Document segment
+---+
Brian Todd Collins, better known by his stage name ‘Kid Ink’ (formerly ‘Rockstar’), is an American singer-songwriter, rapper, and record producer. Inspired by the music and work ethic of Pharrell Williams, Swizz Beatz, and Timbaland, Collins attended after-school music programs, and started to make beats when he was 16 years old. He produced tracks for Sean Kingston, Nipsey Hu$$le, Sean “Diddy” Combs and others. He started rapping professionally at 22. He released his first official mixtape titled ‘World Tour’ on February 1, 2010. His first ever non-album single, ‘Hero’, was released in 2011. He launched his debut studio album, ‘Up & Away’, on June 12, 2012. It reached #2 spot on the ‘US Rap Albums’ chart. On May 28, 2013, he brought out his first EP ‘Almost Home’, which peaked at #4 spot on the same chart. He has collaborated with the likes of Chris Brown, Meek Mill (‘Bad Ass’, 2013), Tyga (‘Iz U Down’, 2013), Jeremih (‘Me Too’, 2014), and Jamie Foxx (‘Baby’s in Love’, 2015). He was one of the featured artists in the 2012 ‘XXL’ magazine’s ‘Freshman Class’. His song ‘Ride Out’ was included in the soundtrack of the 2015 film ‘Furious 7’. Since the beginning of his career, Kid Ink has produced music that crosses boundaries and refuses to adhere to any restrictive definitions. He took up the stage name ‘Rockstar’ in 2009, and released the mixtape ‘World Tour’ independently and exclusively to digital media outlets the following year. After the mixtape became a success, he signed to ‘Tha Alumni Group label’. He adopted the moniker ‘Kid Ink’ in 2010, releasing his second mixtape ‘Crash Landing’ to mark the occasion. In June of the same year he launched his third mixtape ‘Daydreamer’, with original productions from various artists including Lex Luger, Tha Bizness, and Jahlil Beats, and then in October, the fourth one, ‘Wheels Up’, featuring the likes of Nipsey Hussle, Tyga, 2 Chainz, and Travis Porter.
+---+
Data section
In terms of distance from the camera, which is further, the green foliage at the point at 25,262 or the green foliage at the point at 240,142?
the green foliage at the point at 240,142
+---+
Short exercise
Extend the Kid Ink biography past its final sentence, the one ending "Tyga, 2 Chainz, and Travis Porter."

Answer to the problem
So what was that moment for you when you knew that this was what you needed to be doing with your life?

I think the moment that I found out this is what I wanted to do was when it seemed easy. Not the making it part; more so the process of making music and making beats or writing music, just seemed fun. I was always working to be better but it didn’t seem like something I was forcing myself to do or doing it for a check or anything. Any money I made, I was spending it on music equipment, or studio time, or figuring out how I can do this and that just to do music. I think once other people around me saw that, like my mom and everybody, they knew I was taking it seriously. That’s when all my gifts turned into music gifts and I started getting things like keyboards. It still didn’t make a real difference until I was probably in my mid-20s. So, it was still always a dream for a long time. I still had to go to school. I still had to get regular jobs. I had to figure out life but still get jobs that weren’t going to hurt me in the future. Because I knew I wanted to do music, so I wasn’t working somewhere where they’d be like, ‘Yo, we saw Kid Ink back in 2004 when he graduated, working at some crazy place.’ (Laughs) You won’t find any of that.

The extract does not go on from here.